What to do: Copy the mailing-list reply from "I'm not totally" through "your database backend.", renaming "zone transfer" to "domain transfer" throughout.

Text segment:
>> Begin

[Pdns-users] TCP nameserver had error, cycling backend: innodb-read-committed=no

Gert van Dijk gertvdijk+pdns-users at gmail.com
Sat Jan 9 17:26:40 UTC 2021


Hi Kevin,

It seems that this error message is triggered whenever PowerDNS cannot
connect to the database at the first attempt, but it succeeds a second
time. [1] The second time it tries to connect without transaction
isolation enabled which may suggest that is the cause but that does
not seem a causality necessarily. Since you report the same error with
that turned off completely (recommended to leave it on by the way),
this indicates a different (more generic) connection error and thus a
misleading message.

I'm not totally sure here, but I've seen log output of AXFR transfers
that indicate a new connection for each zone transfer rather than a
limited size connection pool. If true, that means with
max-tcp-connections=5000 (seems like a huge value to me for an
isolated server) you need to accommodate for the same amount of
connections from PowerDNS to your database backend.

>> End

Information shown:
>> Begin

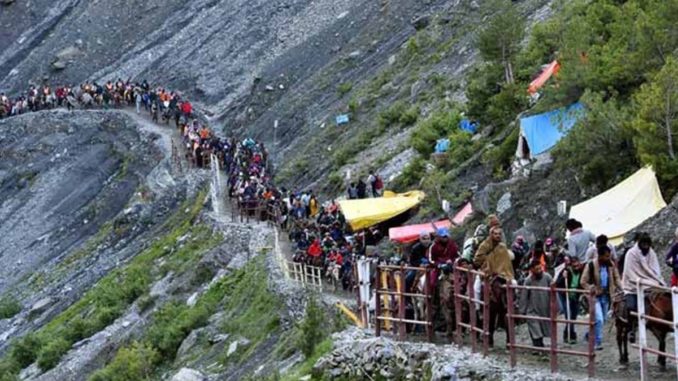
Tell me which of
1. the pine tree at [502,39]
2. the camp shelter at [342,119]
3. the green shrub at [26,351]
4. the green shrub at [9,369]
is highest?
the pine tree at [502,39]

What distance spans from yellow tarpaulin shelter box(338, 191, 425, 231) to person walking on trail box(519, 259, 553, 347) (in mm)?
20546

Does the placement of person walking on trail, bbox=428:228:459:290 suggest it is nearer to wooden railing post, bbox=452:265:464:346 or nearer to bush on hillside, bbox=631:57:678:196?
wooden railing post, bbox=452:265:464:346

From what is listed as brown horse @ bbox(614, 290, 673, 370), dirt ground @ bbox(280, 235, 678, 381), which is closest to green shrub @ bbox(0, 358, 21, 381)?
dirt ground @ bbox(280, 235, 678, 381)

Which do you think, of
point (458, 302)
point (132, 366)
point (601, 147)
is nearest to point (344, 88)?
point (132, 366)

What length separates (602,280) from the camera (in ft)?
58.0

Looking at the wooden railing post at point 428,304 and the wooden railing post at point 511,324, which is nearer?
the wooden railing post at point 511,324

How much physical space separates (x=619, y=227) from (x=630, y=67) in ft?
25.8

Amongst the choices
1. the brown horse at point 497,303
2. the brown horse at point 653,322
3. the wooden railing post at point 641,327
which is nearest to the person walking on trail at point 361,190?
the brown horse at point 497,303

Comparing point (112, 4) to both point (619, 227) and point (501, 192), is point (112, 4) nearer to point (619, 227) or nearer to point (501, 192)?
point (501, 192)

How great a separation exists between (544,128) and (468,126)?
28.8 feet

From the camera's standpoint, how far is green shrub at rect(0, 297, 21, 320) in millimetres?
49194

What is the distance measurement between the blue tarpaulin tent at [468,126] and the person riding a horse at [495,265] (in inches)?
994

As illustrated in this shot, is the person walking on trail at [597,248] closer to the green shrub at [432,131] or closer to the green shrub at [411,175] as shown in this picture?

>> End

Written answer:
I'm not totally sure here, but I've seen log output of AXFR transfers
that indicate a new connection for each domain transfer rather than a
limited size connection pool. If true, that means with
max-tcp-connections=5000 (seems like a huge value to me for an
isolated server) you need to accommodate for the same amount of
connections from PowerDNS to your database backend.